Sembra propio che saremo condannati a vivere in una serie di bolle in cui i fatti oggettivi non contano più nulla. Risultato: le verità vere sono divenute quelle che si possono inventare. Anche nell’architettura si notano tre fenomeni: balbettare un passato morto e sepolto di retorica accademica, adottare ricette miracolose tecnologiche green che generano edifici estranei e egoisti ( non c’è niente da fare, la visione analitica da ingegnere contrasta con la natura sintetica della vita) e infine la tendenza più pericolosa, il ruolo di truccatore, di un puro intervento cosmetico senza alcuna radice.
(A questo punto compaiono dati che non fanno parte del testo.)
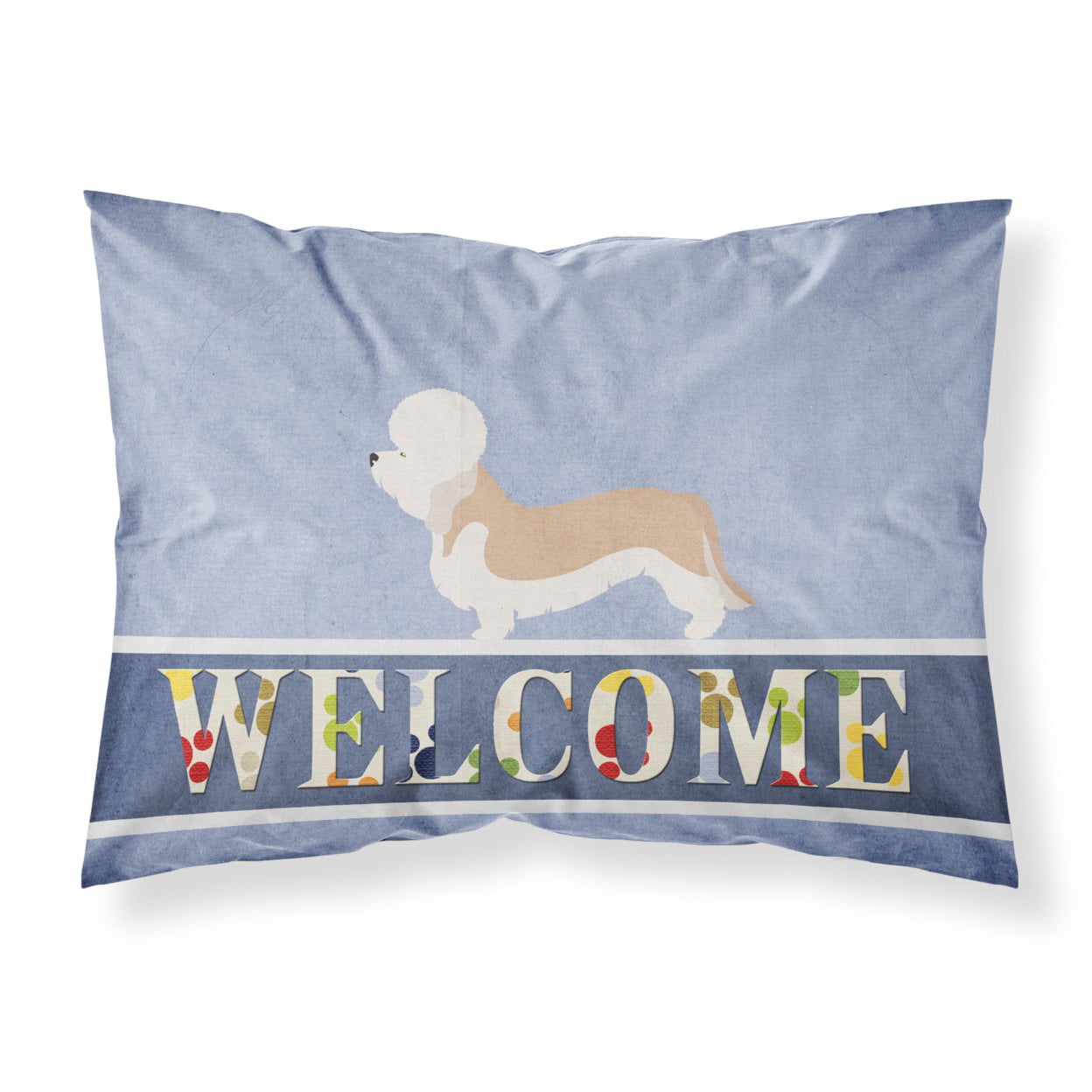 Dandie Dinmont Terrier Welcome Fabric Standard Pillowcase - Multi-Colored - Standard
Forse è giunto il tempo di rovesciare lo sguardo usuale impantanato in queste miserie e cercare di pensare un nuovo modo di abitare la dimora dell’uomo. Forse, dimenticando la superbia- caratteristica dell’architetto- è giunto il tempo di capovolgere i termini: contano più le conseguenze che i princìpi. Forse un pensiero più cauto e attento facendosi carico delle sue contraddizioni mostra, nella sua debolezza, tutta la sua forza. Mi sbaglierò, ma sarà proprio la nuova generazione dell’architetto, con il suo sguardo umanistico e con la sua apertura al progetto, a essere capace di invertire la rotta e di affrontare con successo lo stato di necessità in cui ci troviamo.